The following morning, the cat appeared to be
bright, alert, and responsive. Physical examination
findings were within anticipated limits. The oxygen
concentration in the cage was gradually reduced over a
2-hour period until the cat was breathing only room air;
no adverse effects were observed. Results of a CBC and
serum biochemical analysis revealed no abnormalities.
Additionally, because of concerns about oxidative damage to the cat’s RBCs resulting from lidocaine intoxication, the methemoglobin concentration was measured.
However, the methemoglobin concentration was within the reference range (0.3%; reference range, < 1%).

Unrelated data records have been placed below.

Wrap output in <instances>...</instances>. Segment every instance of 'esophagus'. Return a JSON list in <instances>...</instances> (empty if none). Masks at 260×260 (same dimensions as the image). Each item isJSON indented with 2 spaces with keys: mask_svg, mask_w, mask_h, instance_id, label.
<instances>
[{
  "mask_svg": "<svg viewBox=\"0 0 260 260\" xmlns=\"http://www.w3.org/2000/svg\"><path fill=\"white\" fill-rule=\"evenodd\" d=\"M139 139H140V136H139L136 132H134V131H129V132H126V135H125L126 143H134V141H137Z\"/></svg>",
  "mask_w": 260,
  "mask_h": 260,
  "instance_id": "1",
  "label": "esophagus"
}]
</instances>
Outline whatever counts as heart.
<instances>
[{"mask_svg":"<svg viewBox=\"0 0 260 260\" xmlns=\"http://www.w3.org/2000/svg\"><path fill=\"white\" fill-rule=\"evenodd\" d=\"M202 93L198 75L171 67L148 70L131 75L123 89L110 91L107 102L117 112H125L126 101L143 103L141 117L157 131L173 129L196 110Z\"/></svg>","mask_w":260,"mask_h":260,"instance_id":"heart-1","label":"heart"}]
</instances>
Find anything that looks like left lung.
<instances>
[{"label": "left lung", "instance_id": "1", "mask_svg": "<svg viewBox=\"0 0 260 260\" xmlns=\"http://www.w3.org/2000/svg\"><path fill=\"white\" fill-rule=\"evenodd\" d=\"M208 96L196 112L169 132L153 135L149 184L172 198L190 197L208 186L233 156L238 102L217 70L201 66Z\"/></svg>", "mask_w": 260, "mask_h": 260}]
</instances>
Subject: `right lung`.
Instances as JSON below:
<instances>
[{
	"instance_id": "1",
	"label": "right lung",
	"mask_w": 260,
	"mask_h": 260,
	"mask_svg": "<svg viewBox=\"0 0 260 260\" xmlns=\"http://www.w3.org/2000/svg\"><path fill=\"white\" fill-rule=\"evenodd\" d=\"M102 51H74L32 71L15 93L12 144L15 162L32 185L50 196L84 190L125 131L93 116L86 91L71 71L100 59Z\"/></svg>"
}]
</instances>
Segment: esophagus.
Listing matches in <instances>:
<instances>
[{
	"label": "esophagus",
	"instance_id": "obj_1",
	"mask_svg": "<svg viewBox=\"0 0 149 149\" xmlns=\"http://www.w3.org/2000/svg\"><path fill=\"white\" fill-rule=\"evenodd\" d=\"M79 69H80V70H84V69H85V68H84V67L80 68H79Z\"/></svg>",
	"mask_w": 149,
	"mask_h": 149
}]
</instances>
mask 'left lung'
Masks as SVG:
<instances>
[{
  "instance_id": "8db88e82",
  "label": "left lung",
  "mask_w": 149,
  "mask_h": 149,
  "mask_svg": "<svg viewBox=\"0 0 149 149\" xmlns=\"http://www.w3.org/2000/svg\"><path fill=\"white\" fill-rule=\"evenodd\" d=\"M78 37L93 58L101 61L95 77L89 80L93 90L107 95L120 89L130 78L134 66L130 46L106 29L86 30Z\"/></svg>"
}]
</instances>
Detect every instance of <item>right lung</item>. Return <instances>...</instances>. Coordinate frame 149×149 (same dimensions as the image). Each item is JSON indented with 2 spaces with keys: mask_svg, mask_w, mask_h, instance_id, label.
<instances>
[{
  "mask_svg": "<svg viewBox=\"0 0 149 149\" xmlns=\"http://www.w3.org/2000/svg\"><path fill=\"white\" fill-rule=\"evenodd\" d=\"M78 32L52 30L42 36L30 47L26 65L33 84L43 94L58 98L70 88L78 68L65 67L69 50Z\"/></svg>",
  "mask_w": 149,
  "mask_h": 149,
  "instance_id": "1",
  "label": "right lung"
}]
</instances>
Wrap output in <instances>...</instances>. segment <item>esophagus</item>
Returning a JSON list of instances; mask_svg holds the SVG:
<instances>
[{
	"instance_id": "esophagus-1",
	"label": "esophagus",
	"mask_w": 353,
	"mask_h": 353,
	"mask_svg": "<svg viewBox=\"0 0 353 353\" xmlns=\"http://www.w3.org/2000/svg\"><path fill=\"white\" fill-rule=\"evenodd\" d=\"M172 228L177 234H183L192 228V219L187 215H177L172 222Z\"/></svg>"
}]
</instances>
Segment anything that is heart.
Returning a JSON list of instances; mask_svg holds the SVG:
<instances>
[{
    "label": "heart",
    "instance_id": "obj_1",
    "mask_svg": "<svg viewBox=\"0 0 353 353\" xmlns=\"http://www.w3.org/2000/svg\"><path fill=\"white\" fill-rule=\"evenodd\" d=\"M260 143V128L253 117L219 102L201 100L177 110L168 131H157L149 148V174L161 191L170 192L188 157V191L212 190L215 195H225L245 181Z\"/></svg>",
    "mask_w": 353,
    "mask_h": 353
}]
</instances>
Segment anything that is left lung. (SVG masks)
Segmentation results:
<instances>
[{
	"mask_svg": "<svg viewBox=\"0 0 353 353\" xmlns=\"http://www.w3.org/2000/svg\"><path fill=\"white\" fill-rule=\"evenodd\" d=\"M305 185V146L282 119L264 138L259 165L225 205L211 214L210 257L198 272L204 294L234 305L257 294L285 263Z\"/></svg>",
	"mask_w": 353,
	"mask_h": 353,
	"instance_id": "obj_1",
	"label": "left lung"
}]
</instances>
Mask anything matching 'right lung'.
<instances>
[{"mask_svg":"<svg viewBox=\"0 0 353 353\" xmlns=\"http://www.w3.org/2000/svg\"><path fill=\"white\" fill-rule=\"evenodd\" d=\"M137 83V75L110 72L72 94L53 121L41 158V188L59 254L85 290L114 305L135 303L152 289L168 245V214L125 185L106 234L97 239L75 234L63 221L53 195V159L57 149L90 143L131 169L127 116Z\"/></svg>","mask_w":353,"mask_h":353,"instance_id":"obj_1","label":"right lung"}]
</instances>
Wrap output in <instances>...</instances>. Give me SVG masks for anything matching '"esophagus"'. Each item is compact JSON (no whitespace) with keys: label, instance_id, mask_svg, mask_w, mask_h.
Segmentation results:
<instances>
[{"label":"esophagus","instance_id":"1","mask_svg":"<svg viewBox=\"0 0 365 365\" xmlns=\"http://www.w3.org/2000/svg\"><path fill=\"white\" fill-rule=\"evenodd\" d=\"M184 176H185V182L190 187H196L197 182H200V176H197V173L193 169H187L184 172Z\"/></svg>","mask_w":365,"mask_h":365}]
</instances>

Thoracic radiography and computed tomography
were performed to assess pulmonary edema or pulmonary lipid deposition. Results revealed clear lung fields;
however, there was an incidental finding of spondylosis
deformans at T11-12.
Blood samples obtained at admission and again
the following morning were submitted for determination of plasma lidocaine concentration. The value was
6.3 µg/mL for the pretreatment sample, and lidocaine was
not detected in the posttreatment sample. Therapeutic and
toxic concentrations of plasma lidocaine have not been
determined for cats; however, the reported2 range for
antiarrhythmic treatment in humans is 2 to 5 µg/mL,
with signs attributable to toxic effects evident at plasma
concentrations of 5 to 10 µg of lidocaine/mL.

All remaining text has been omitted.